-- Work instructions --
The response must contain every line from the records below that has "United".

[Dataset entries]

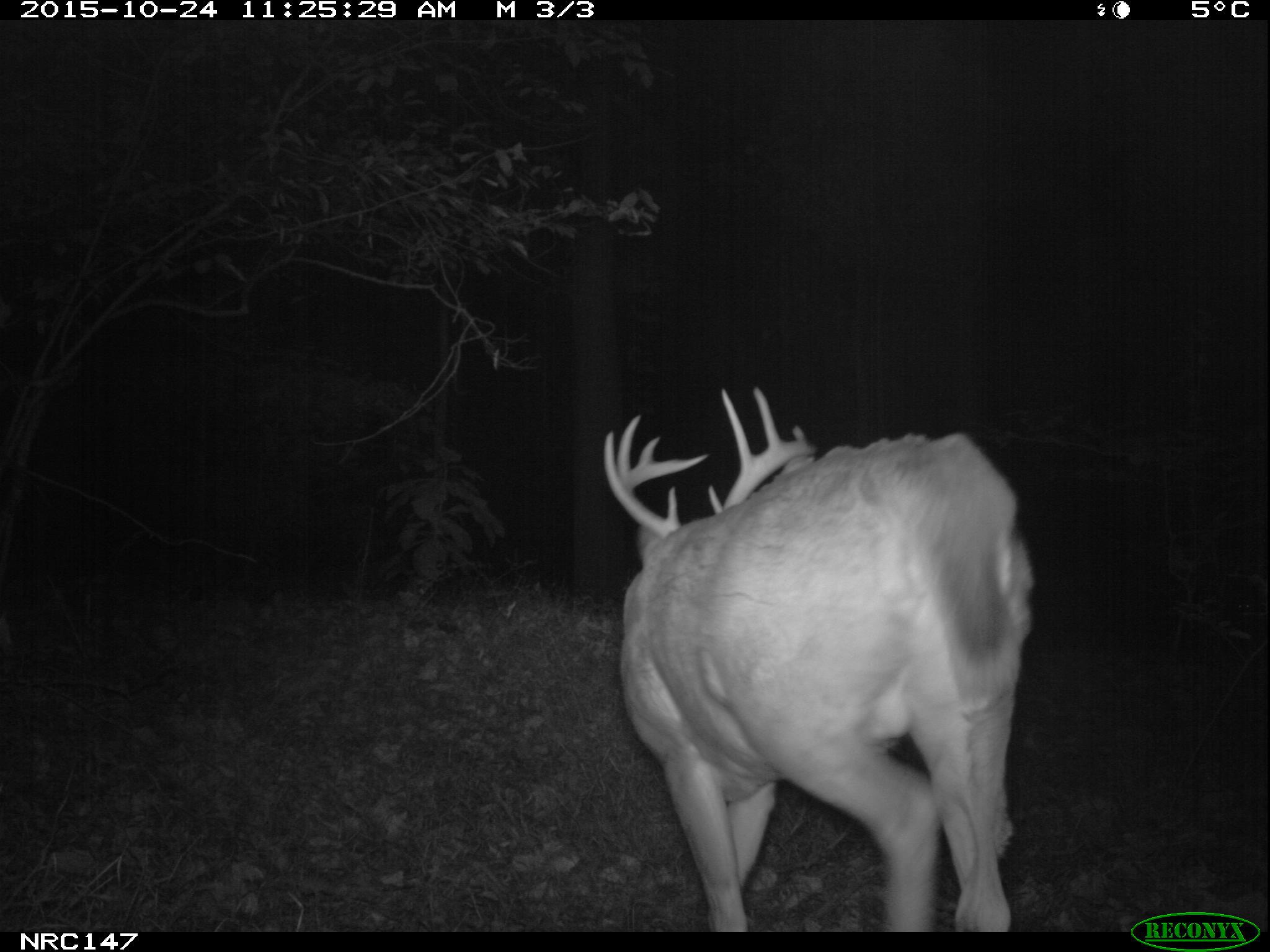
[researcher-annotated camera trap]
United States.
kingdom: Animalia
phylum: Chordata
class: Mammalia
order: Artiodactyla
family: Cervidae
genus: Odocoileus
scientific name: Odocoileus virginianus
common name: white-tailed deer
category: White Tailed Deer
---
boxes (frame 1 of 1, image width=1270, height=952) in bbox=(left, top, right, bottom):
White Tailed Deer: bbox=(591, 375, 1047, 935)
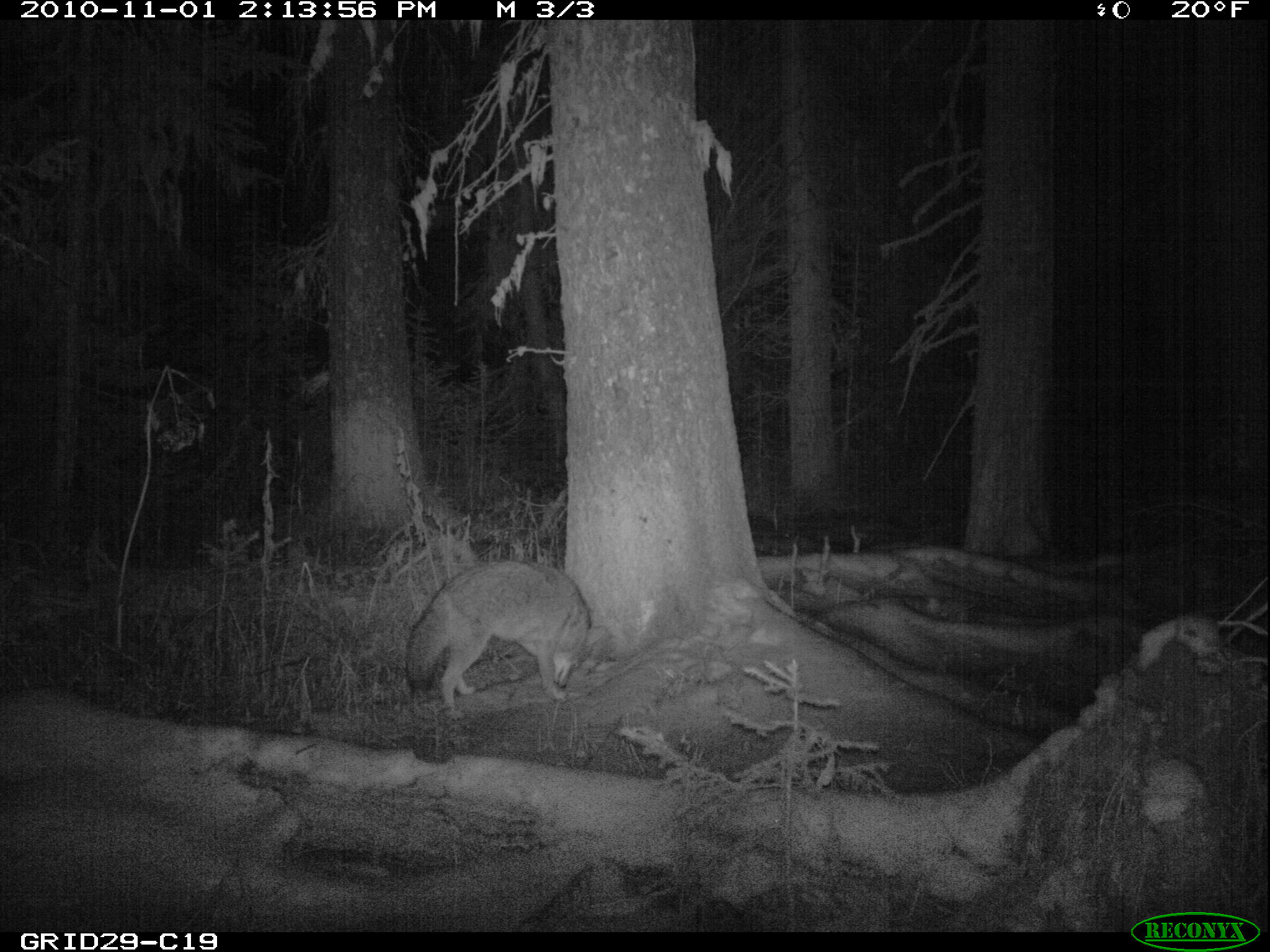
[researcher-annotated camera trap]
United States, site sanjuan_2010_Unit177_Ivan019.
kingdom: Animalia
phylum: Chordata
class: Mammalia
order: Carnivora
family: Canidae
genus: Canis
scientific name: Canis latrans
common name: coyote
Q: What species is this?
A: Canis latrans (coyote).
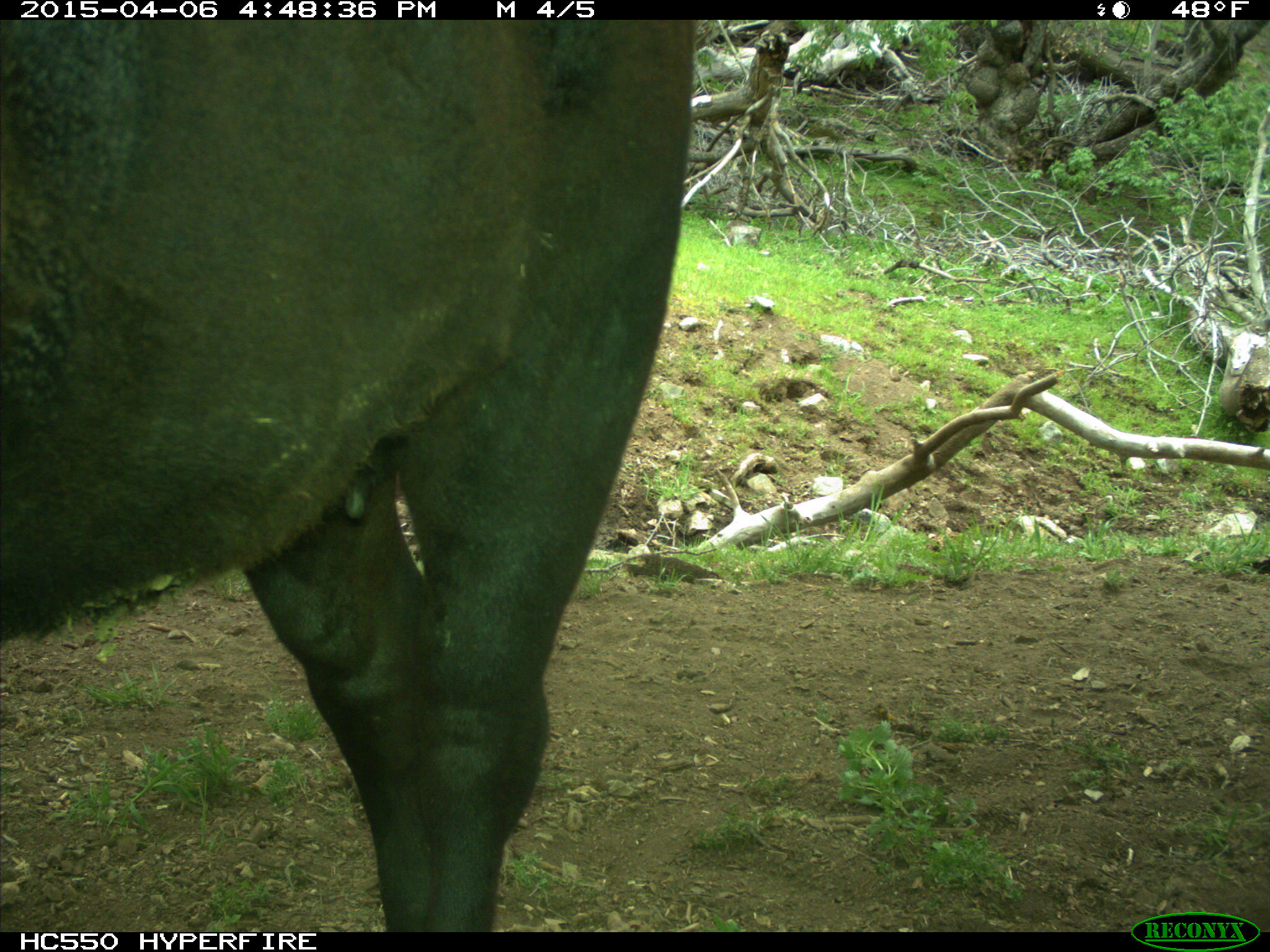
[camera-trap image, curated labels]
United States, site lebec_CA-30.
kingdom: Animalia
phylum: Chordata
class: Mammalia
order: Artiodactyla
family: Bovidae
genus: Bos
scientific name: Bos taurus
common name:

-- Task output --
United States.
United States, site sanjuan_2010_Unit177_Ivan019.
United States, site lebec_CA-30.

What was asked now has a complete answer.